
      Quanto ao assunto, é necessário, para começo de conversa, definir o significado do termo estética, que já por si tem muitos padrinhos – desde os inevitáveis filósofos gregos, passando pelos desvanecidos filósofos alemães que alimentaram a ideologia do Romantismo do fim do século 18 à primeira metade do século 19, até a polêmica empreitada de “aggiornamento” de Benedetto Croce, na primeira metade do século 20. Depois dele, até chegar à nossa contemporaneidade, surgiram outros personagens brilhantes, como McLuhan e Umberto Eco, que formularam uma Teoria da Comunicação (leia-se Semiologia e Semiótica) que tirou o status de vertente filosófica ao termo estética. Mas continuando, para não perder o fio da meada: todas as correntes filosóficas trataram de elitizar o significado de estética, definindo-a sempre como qualidade suprema e sublime da interpretação do belo nas manifestações artísticas, tomando como referências exemplares obras-primas, produzidas forçosamente pela vocação e a habilidade aliadas à erudição de seus autores.

      Concluído, ainda que sinteticamente, o inevitável preâmbulo, vamos finalmente tratar da criatividade em si, uma virtude que, pela idade, pode ser considerada donzela (objeto da minha paixão), que foi formando corpo a partir da Revolução Industrial, aliás quase uma recém-nascida se comparada com a velharia das virtudes badaladas pela Filosofia da Arte. Criatividade, um conceito que se alastrou, com a velocidade própria do nosso tempo, formando um campo do qual ainda não conhecemos os limites; um campo que, acho, ainda não tem nome, mas que podemos, provisoriamente, denominar de Filosofia do Conhecimento pela Via da Criatividade, com perdão da minha ingenuidade acadêmica e das reivindicações doutorais.

■ Perguntas ■
1. Transcreva do trecho sobre estética e criatividade, sem nenhuma alteração, a parte que começa com as palavras "Concluído, ainda que" e termina com "das reivindicações doutorais.".
2. Responda com base no trecho sobre estética e criatividade:
(a) A partir de que acontecimento histórico a criatividade foi formando corpo?
(b) Quais dois personagens formularam uma Teoria da Comunicação?
(c) Que nome provisório é proposto para o campo formado pelo conceito de criatividade?
3. Prossiga com o trecho sobre estética e criatividade a partir do ponto em que ele termina.

■ Dados extraídos ■
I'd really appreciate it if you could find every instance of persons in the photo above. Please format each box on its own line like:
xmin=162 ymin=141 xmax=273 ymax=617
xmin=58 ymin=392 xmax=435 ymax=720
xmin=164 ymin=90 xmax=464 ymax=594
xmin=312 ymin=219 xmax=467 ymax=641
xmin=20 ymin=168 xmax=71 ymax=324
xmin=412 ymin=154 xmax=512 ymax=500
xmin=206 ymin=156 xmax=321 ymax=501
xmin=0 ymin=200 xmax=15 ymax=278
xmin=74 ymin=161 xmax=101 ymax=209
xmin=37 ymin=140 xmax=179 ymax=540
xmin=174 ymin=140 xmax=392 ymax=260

■ Respostas em ordem ■
1.
Concluído, ainda que sinteticamente, o inevitável preâmbulo, vamos finalmente tratar da criatividade em si, uma virtude que, pela idade, pode ser considerada donzela (objeto da minha paixão), que foi formando corpo a partir da Revolução Industrial, aliás quase uma recém-nascida se comparada com a velharia das virtudes badaladas pela Filosofia da Arte. Criatividade, um conceito que se alastrou, com a velocidade própria do nosso tempo, formando um campo do qual ainda não conhecemos os limites; um campo que, acho, ainda não tem nome, mas que podemos, provisoriamente, denominar de Filosofia do Conhecimento pela Via da Criatividade, com perdão da minha ingenuidade acadêmica e das reivindicações doutorais.

2.
(a) A Revolução Industrial.
(b) McLuhan e Umberto Eco.
(c) Filosofia do Conhecimento pela Via da Criatividade.

3.
      Quem tem alguma intimidade com autores da História da Crítica d’Arte, voluntários ou involuntários, que se manifestaram através dos tempos, às vezes geniais, às vezes cáusticos, conservadores e até insolentes, já descobriu que o capítulo Criatividade é citado só eventualmente e en passant como um atributo óbvio e exclusivo dos artistas, sendo o primeiro movente dos predestinados. Os próprios filósofos nunca se interessaram por nenhuma interpretação do termo criatividade, distantes que estiveram – salvo Marx e companhia – da massa bruta e desinteressante da humanidade, dirigindo-se sempre aos cidadãos que cultivam o intelecto. Enfim, para todo o mundo, a criatividade, uma palavra derivada de criação (do latim creatio – tirar do nada) foi, até anteontem, um assunto desinteressante e, portanto, não merecedor de investigação.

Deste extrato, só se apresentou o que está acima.